Publié en cette rentrée littéraire 2018 aux éditions Les Escales, "
Les enfants de ma mère ", est le nouveau roman de
Jérôme Chantreau, un témoignage de l'ère mitterrandienne, dans une famille dont les idéaux et les certitudes vont volés en éclats !
p. 33 : " - Il est vingt heures.
François Mitterrand est élu président de la République. "
Françoise avait tout pour être heureuse : un mari qui gagne confortablement sa vie, deux beaux enfants - Nathalie et Laurent - et un bel appartement dans Paris. Elle s'est mariée très jeune, et a dû pour cela sacrifier ses études au profit du bien-être familial, comme il était souvent de rigueur à cette époque pour les femmes. Mais cette aisance financière et matérielle va s'envoler le jour où son mari l'invite au restaurant pour lui annoncer son intention de divorcer.
p. 59 : " Pendant l'année de son divorce, elle fuma beaucoup de Stuyvesant au menthol et réfléchit à son avenir."

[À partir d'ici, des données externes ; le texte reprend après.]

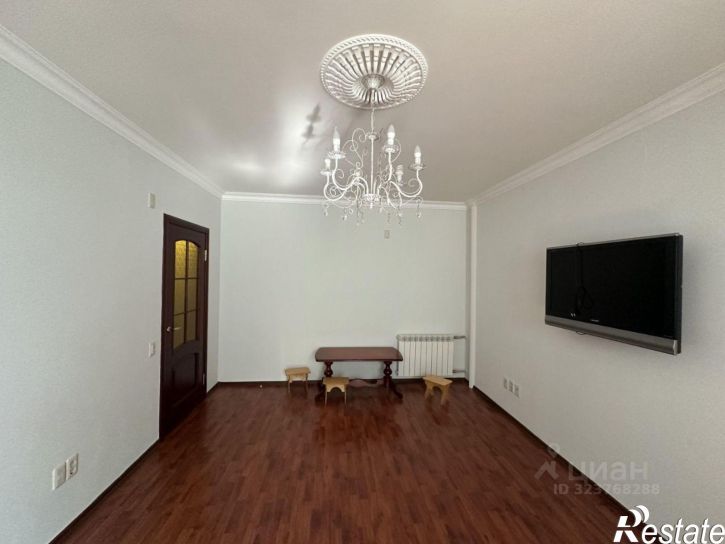 1-комн квартира улица Пугачёва, 2В,  д. 2В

Alors que sa fille Nathalie excelle dans sa scolarité, Laurent suscite bien plus de préoccupations chez Françoise. Plus timide et introverti, il passe le plus clair de son temps enfermé dans sa chambre. C'est finalement au collège qu'il va établir des liens avec d'autres garçons, abîmés par la vie.
D'une âme charitable, Françoise décide de prendre sous son aile une amie de Nathalie, en rupture familiale et scolaire, quelque peu marginalisée : Édurne. Mais toute sa bonne volonté ne pourra suffire à sauver cette adolescente, entraînant dans sa chute sa propre fille.
p. 131 : " Qu'est-ce qui lui avait pris de s'occuper du destin de cette fille ? Françoise se rappela les bouffées de satisfaction quand, les premiers jours, elle avait accueilli ce petit oiseau, quand elle avait senti qu'elle était en train de changer le destin de quelqu'un. "
Changer la vie, ce n'est semble-t-il pas une option accordée à tout un chacun...
p. 440 : " Elle avait cru, pendant dix ans, que changer la vie était possible. Elle s'apercevait que c'était la vie qui la changeait, la façonnait comme les falaises par l'érosion, et que les grandes illusions ne servent qu'à nourrir les grands regrets. "
Le zoom narratif se concentre au fil de la lecture sur le personnage de Laurent. A la fois attachant mais influençable, il a certainement hérité cette faiblesse de sa mère. Victor intègre la bande de copains. Empreint du désir de se mettre en danger, il va leur insuffler ce goût de plus en plus prononcé pour l'interdit.
p. 180 : " La compagnie de Victor donnait aux choses le goût métallique du danger [...] A partir de cet instant, chaque acte allait engendrer des conséquences, et aucune mère, aucun prof, aucun surveillant samouraï ne pourrait s'interposer entre eux et ce qu'ils allaient faire naître. "
Françoise ne peut concéder à voir la réalité, et malgré la mise en danger de son fils Laurent, continue d'ouvrir grandes les portes du 26 rue de Naples.
p. 151 : " L'envie était grande d'accueillir encore tous les gamins perdus. "
Très sensible et bien conscient de son entrée dans la vie d'adulte et de sa périlleuse descente aux enfers, Laurent se confie à Édurne, écorchée de la vie elle aussi.
p. 342 : " - J'ai peur de sauter du train. Ça accélère tous les jours. Je n'ai plus un instant de bonheur. Plus rien de fluide. Avant, je savais exactement ce que je voulais, ce que j'aimais. Aujourd'hui, j'en ai plus aucune idée. "
A travers ces protagonistes, c'est également le reflet d'une société en mal d'espoir et d'ambition, prise dans une série de mouvements de protestation.
p. 251 : " La vie laborieuse érodait les gens comme une rouille. Elle abaissait les têtes et les espérances. "
Plus Laurent s'enfonce dans la noirceur de sa vie, plus Françoise se déleste aveuglément de ses responsabilités, avide de liberté.
Dans un Paris amputé de toute prétention et sous haute tension, le lecteur est le témoin de cette période politique et sociale délicate, dans laquelle les personnages évoluent au gré des épreuves. L'écriture est à la fois tragique et poétique. L'auteur nous embarque sur plusieurs décennies, sans perdre en intensité.